Nothing other than the lines from the one containing "Specific repeat families, particularly" through the close of the entries below should be printed, each exactly.

··· Records to use ···

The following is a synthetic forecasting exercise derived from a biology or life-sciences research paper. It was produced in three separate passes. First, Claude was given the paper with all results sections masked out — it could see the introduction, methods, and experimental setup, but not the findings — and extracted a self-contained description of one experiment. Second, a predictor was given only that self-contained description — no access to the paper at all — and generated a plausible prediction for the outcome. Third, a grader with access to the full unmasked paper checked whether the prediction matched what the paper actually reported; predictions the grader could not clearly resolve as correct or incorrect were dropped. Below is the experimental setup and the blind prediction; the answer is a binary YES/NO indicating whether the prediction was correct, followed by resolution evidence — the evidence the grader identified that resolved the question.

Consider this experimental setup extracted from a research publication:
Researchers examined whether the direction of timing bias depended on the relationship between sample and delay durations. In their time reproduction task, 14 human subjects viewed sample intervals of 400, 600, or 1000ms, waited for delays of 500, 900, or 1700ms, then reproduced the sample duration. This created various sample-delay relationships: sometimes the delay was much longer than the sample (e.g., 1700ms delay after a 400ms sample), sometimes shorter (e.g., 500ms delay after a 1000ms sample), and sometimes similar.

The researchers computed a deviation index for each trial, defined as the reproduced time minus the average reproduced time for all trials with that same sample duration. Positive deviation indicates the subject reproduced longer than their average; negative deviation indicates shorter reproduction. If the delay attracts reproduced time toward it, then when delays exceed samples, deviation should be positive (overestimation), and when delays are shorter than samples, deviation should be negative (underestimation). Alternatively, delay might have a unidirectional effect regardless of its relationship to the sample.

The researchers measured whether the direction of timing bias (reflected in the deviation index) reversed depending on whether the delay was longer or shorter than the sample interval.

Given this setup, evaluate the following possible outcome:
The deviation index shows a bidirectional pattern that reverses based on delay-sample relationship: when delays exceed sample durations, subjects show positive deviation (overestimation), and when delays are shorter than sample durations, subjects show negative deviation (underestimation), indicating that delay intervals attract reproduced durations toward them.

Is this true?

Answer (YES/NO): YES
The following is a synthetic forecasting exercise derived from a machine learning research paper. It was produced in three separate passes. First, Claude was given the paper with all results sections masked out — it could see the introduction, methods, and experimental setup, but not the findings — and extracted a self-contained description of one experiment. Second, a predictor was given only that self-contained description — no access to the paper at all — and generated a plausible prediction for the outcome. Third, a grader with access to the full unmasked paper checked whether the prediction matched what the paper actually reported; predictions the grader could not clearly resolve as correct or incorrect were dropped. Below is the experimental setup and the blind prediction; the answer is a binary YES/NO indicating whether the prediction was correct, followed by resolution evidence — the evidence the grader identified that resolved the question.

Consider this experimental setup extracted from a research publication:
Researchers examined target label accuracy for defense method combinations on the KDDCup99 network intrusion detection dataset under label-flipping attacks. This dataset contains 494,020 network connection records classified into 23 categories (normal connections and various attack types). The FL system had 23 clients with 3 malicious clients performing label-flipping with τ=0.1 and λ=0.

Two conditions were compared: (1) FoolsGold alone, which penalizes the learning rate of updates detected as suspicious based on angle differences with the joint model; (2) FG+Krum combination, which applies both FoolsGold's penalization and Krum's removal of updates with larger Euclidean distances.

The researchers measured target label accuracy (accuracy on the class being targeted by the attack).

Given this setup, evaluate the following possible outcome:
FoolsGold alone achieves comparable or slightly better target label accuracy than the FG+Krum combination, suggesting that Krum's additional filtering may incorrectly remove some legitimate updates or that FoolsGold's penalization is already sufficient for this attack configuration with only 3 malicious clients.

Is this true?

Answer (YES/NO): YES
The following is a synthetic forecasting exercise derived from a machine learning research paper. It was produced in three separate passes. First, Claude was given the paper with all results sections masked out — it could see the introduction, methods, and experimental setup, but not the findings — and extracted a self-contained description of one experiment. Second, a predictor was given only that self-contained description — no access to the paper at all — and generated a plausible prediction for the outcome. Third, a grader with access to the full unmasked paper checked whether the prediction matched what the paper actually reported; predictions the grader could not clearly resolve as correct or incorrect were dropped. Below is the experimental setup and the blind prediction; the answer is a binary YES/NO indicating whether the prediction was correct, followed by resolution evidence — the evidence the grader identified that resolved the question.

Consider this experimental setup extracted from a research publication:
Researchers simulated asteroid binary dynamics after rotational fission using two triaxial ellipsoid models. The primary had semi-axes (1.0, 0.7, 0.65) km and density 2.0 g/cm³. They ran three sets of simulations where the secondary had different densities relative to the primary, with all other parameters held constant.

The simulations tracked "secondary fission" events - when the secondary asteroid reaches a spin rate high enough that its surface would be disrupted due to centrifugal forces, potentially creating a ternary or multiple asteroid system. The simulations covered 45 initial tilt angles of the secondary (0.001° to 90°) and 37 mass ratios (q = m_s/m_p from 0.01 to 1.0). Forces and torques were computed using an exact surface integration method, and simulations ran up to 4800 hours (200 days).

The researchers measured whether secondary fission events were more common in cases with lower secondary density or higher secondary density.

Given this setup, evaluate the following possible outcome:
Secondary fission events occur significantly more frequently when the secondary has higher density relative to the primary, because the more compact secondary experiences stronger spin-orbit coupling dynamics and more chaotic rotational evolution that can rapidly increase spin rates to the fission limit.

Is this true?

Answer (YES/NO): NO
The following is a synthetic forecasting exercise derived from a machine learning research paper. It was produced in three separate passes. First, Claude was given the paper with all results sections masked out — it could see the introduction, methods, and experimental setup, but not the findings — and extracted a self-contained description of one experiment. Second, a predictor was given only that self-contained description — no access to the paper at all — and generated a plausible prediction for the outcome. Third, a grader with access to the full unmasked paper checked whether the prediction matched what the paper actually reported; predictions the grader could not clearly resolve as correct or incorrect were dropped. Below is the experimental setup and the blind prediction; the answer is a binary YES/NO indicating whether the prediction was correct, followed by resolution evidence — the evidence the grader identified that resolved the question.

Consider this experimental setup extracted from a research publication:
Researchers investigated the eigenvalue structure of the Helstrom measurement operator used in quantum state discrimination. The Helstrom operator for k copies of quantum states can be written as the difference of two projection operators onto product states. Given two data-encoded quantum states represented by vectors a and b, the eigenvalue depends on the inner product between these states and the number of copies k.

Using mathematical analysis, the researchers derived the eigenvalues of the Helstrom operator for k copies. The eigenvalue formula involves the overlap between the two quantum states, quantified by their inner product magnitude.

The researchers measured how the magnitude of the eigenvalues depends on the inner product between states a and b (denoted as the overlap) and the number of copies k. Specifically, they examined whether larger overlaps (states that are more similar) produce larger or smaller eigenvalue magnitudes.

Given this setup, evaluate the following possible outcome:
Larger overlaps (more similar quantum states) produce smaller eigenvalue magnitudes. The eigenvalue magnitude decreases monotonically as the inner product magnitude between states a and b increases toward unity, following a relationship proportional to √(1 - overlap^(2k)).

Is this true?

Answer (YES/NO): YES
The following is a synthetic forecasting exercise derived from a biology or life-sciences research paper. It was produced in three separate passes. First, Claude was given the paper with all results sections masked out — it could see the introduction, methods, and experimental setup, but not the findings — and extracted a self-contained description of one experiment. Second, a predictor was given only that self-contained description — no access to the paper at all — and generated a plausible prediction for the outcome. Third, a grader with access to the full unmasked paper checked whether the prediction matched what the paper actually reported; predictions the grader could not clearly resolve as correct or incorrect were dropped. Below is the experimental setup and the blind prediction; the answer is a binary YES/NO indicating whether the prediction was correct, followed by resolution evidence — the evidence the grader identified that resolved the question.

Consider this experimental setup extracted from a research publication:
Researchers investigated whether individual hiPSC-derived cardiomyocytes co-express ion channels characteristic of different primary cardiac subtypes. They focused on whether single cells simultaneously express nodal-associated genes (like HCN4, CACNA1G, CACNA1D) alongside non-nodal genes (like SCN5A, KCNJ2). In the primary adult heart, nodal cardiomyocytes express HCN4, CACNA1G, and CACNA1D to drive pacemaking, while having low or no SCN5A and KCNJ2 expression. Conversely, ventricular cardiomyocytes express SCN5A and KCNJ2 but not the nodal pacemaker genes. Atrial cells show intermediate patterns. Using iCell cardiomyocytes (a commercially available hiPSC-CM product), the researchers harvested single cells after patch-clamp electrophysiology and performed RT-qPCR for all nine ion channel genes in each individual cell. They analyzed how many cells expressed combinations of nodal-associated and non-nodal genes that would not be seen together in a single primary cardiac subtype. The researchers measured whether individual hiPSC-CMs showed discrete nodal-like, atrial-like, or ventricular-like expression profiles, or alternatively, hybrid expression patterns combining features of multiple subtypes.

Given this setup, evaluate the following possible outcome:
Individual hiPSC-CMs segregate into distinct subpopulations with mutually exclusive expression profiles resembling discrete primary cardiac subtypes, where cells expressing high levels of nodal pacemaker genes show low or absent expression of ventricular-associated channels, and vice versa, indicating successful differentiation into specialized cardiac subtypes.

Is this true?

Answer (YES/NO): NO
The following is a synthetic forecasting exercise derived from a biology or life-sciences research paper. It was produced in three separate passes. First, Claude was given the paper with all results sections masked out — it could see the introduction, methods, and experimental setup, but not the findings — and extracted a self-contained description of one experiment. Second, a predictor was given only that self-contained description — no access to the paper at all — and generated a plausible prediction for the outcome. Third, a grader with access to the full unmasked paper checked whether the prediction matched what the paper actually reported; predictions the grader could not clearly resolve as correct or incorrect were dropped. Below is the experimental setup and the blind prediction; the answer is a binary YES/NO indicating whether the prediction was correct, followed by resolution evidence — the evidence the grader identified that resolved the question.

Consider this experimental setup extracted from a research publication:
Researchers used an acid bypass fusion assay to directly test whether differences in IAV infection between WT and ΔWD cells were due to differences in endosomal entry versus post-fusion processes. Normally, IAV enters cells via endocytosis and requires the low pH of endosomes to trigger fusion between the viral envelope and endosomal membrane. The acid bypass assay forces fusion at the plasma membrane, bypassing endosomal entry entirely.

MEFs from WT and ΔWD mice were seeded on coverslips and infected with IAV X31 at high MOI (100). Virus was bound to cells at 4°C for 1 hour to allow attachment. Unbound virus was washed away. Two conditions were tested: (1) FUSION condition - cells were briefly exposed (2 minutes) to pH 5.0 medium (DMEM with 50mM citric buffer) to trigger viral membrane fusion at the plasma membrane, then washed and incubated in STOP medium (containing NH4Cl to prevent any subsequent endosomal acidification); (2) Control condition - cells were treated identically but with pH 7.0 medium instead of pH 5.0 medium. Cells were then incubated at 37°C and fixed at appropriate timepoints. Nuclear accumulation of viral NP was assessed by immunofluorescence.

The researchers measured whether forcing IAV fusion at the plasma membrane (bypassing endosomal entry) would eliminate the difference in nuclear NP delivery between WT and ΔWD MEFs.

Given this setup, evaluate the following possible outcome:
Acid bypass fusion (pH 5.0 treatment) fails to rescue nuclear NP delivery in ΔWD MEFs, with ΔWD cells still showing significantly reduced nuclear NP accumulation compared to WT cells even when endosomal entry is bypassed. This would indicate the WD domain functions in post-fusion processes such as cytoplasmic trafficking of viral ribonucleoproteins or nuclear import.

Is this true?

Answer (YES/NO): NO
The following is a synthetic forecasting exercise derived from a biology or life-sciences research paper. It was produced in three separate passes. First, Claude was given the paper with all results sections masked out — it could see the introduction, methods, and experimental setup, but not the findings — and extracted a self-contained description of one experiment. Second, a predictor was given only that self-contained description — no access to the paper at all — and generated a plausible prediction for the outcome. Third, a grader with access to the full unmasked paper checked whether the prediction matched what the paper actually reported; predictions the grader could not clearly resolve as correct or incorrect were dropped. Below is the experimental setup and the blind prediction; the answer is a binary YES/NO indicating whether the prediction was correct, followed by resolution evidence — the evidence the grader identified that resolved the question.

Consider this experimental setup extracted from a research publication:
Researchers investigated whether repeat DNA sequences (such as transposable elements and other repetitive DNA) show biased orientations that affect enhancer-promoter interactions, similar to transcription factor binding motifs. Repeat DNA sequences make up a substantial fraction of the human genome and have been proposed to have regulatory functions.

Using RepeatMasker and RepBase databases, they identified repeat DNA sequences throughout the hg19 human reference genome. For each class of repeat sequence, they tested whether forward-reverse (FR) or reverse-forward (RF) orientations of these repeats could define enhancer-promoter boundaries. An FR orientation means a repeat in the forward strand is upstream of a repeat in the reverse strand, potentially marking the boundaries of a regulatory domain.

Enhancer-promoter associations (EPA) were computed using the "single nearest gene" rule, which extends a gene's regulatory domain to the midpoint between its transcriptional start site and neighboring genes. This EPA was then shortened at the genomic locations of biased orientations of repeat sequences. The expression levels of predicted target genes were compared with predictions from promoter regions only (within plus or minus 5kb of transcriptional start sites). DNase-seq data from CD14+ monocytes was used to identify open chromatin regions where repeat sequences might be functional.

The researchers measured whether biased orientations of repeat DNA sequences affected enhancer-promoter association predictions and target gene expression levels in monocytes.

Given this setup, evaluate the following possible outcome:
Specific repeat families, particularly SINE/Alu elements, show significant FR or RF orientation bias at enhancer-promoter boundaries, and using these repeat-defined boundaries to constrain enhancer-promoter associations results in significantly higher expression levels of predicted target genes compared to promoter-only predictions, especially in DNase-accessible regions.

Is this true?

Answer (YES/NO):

···

Worked solution
Specific repeat families, particularly SINE/Alu elements, show significant FR or RF orientation bias at enhancer-promoter boundaries, and using these repeat-defined boundaries to constrain enhancer-promoter associations results in significantly higher expression levels of predicted target genes compared to promoter-only predictions, especially in DNase-accessible regions.

Is this true?

Answer (YES/NO):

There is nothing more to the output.